Passage provided:
********************

SoundCloud Go+ subscribers can stream at 320kbps, otherwise it is (or was) 128kpbs for everyone else. Searching the interwebs reveals that SoundCloud my have "reduced" its streaming quality to 64kbps Opus (whatever that is) but I think they denied it.

And Bandcamp users that have purchased a track/album can then stream said track/album at MP3 V0s (around 250kbps). Otherwise it is 128kbps.

We discussed this over at the AO forum and some contend that the SoundCloud stream was somehow better than Bandcamp but I personally couldn't tell the difference, cos me ears are shagged (too much heavy metal).


----------



## Sarah Mancuso

synkrotron said:


> And Bandcamp users that have purchased a track/album can then stream said track/album at MP3 V0s (around 250kbps). Otherwise it is 128kbps.


Is Bandcamp really streaming MP3, though, or a more modern format where that bitrate goes a bit further as far as audio quality goes?


----------



## synkrotron

Sarah Mancuso said:


> Is Bandcamp really streaming MP3, though, or a more modern format where that bitrate goes a bit further as far as audio quality goes?











What format/quality are the streams on Bandcamp?


They’re MP3-128s. However, if you’re in the app and on wifi, items you’ve purchased stream as MP3-V0s (~250kbit/s on average).

********************

Extracted entries:

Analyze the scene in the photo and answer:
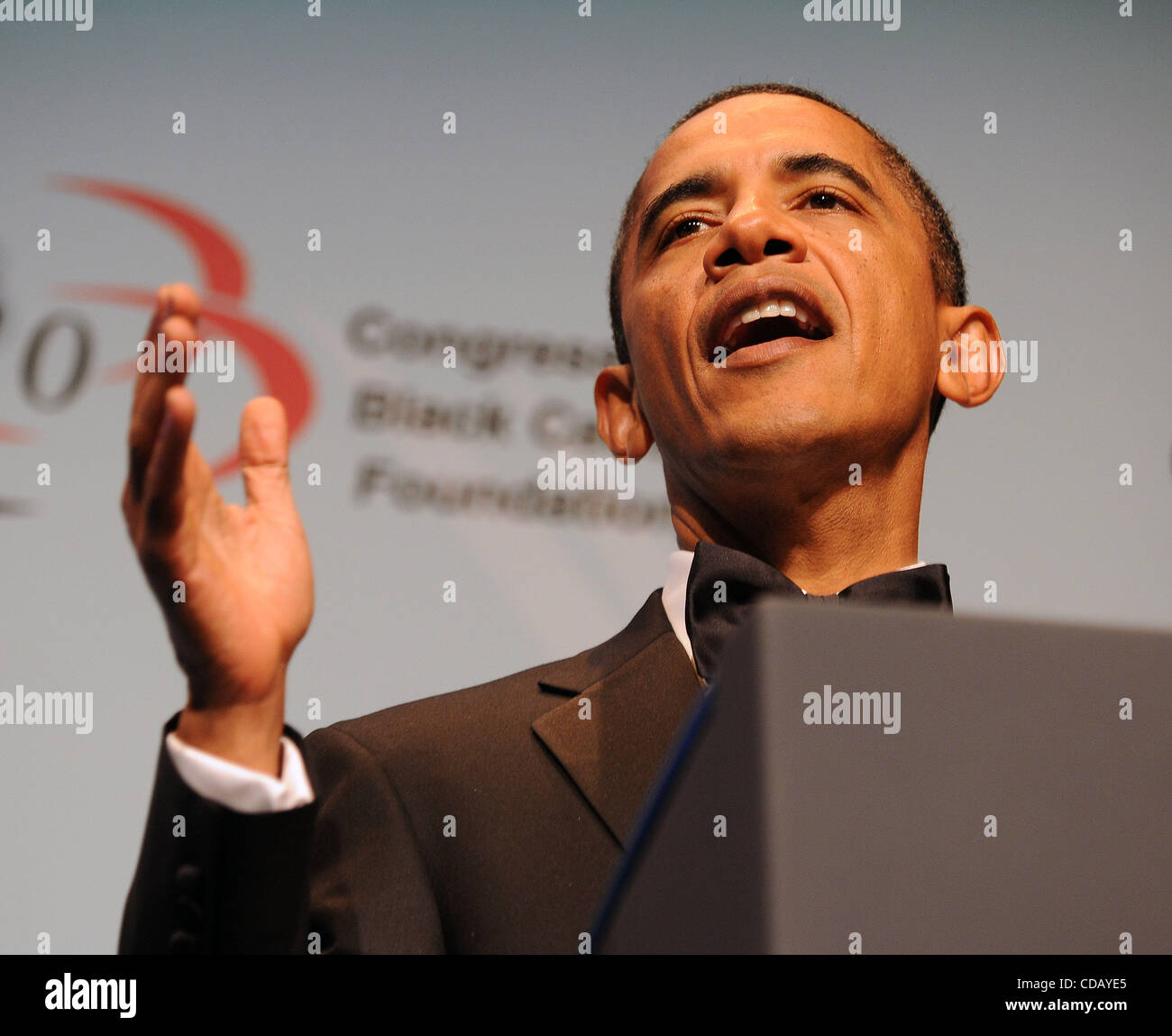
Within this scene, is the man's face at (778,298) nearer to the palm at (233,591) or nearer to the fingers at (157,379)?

********************

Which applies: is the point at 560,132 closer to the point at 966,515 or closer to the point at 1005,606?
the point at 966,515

********************

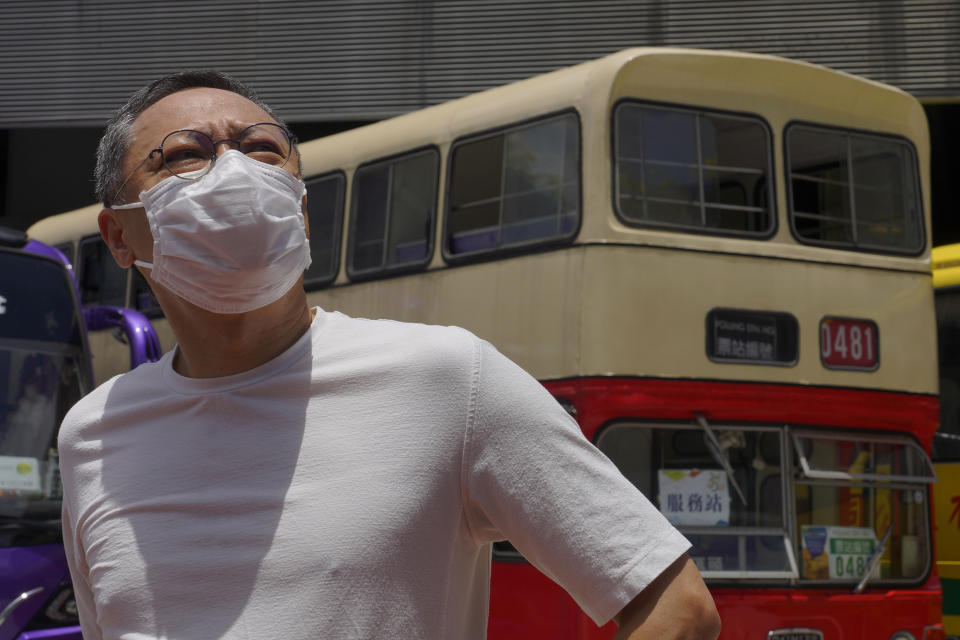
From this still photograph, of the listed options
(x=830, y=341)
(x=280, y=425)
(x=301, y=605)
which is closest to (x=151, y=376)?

********************

Aim of the exercise:
Rewrite the forum thread about streaming quality from "What format/quality are" up to and including "(~250kbit/s on average).", changing "wifi" to "Wi-Fi". The data has no connection to the forum thread about streaming quality.

Result of the task:
What format/quality are the streams on Bandcamp?


They’re MP3-128s. However, if you’re in the app and on Wi-Fi, items you’ve purchased stream as MP3-V0s (~250kbit/s on average).